*Data extract*:
○ ○ ○ ○ ○ ○ ○
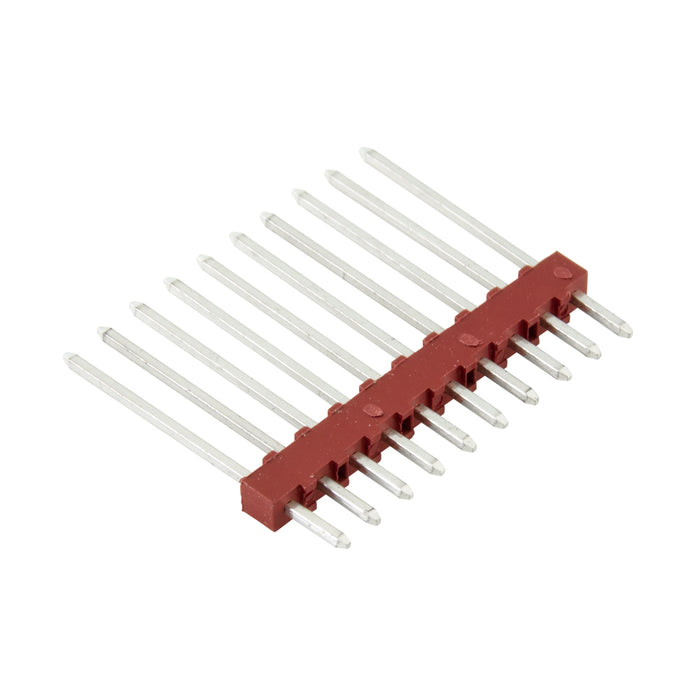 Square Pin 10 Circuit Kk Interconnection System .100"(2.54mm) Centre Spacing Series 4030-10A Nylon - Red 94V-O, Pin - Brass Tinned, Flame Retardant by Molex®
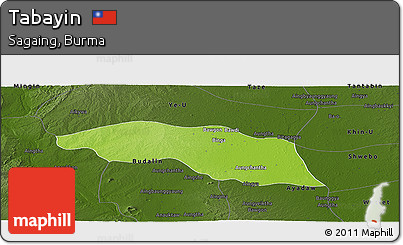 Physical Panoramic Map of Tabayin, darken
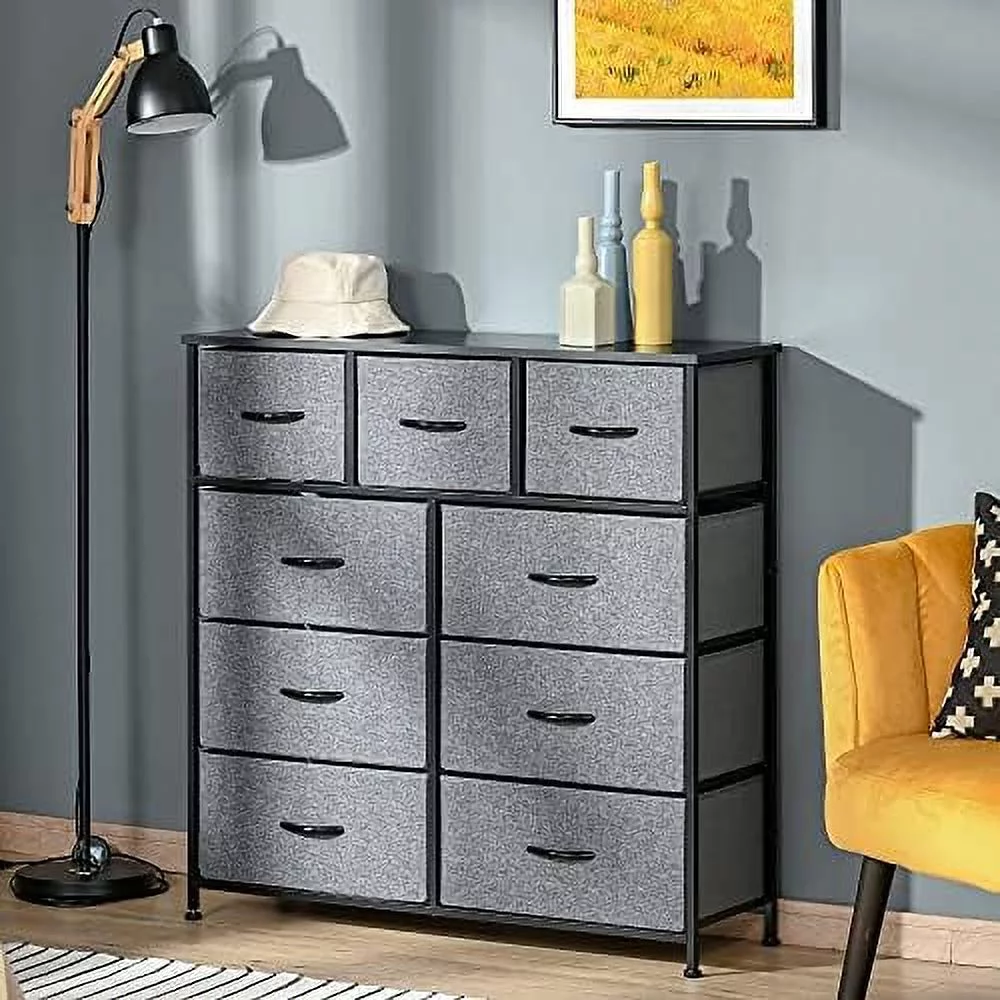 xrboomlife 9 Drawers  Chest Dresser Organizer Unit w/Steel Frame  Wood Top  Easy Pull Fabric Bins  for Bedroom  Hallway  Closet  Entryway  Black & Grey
○ ○ ○ ○ ○ ○ ○
Please set down each line of the data above exactly as written, without the pictures.

 Square Pin 10 Circuit Kk Interconnection System .100"(2.54mm) Centre Spacing Series 4030-10A Nylon - Red 94V-O, Pin - Brass Tinned, Flame Retardant by Molex®
 Physical Panoramic Map of Tabayin, darken
 xrboomlife 9 Drawers  Chest Dresser Organizer Unit w/Steel Frame  Wood Top  Easy Pull Fabric Bins  for Bedroom  Hallway  Closet  Entryway  Black & Grey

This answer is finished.